Friday, July 13, 2012
Theme: The Ontology of Algorithms
The theme that I have chosen for Fall 2012 is "The Ontology of Algorithms." We can try to figure out the nature of the algorithm and what distinguishes it as a concept, what attributes algorithms might have, and what other questions might bear on the subject. We can start with the idea of computations, as grasped formally and informally, and consider each of the elements input, process, and output. We can consider such notions as whether nature executes algorithms.
This will produce some questions for student discussion:
Will we require an algorithm to take input? Will we require an algorithm to have output? Are there different algorithms for the same function? (Of course.) Are there different functions for the same algorithm? Hmm... that would require interpreting the actions of an algorithm as producing more than one set of ordered pairs. Are there different programs for the same algorithm? (Of course.) Are there different algorithms for the same program? That depends on the answer to the question whether there are different functions for a single algorithm. Shall we detach the notion of algorithm from its theoretical base, the computation of a function? Suppose we see systems all around us that do nothing; should we consider that the same as computing the identity function or the null result?
Based on the question above about nature: Does an algorithm have to be executed? Does a seed embody an algorithm? Is an algorithm a static program or a dynamic process, or both?

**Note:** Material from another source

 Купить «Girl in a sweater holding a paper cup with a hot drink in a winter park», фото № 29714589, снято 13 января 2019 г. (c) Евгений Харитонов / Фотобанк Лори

A good place to start might be some questions embedded in daily life:
Do we ourselves follow algorithms as we know them? In the non-digital domain, do we practice or experience transmission protocols, LIFO versus FIFO processing sequences, semaphores, public keys, dangling pointers, caching...? Is there a human analogue to algorithmic self-reference? What about static data structures: Can we name a foundational set of data structures, provide identity conditions, and find analogues in human life? Or are data structures inextricably integrated with algorithms? What about a foundational set, and human analogues, of algorithmic errors?
Some of these can become assignments, in some form. As with all teaching, the challenge will be capture these topics in solid pedagogical elements such as student work, purposeful discussion, and meaningful assessments.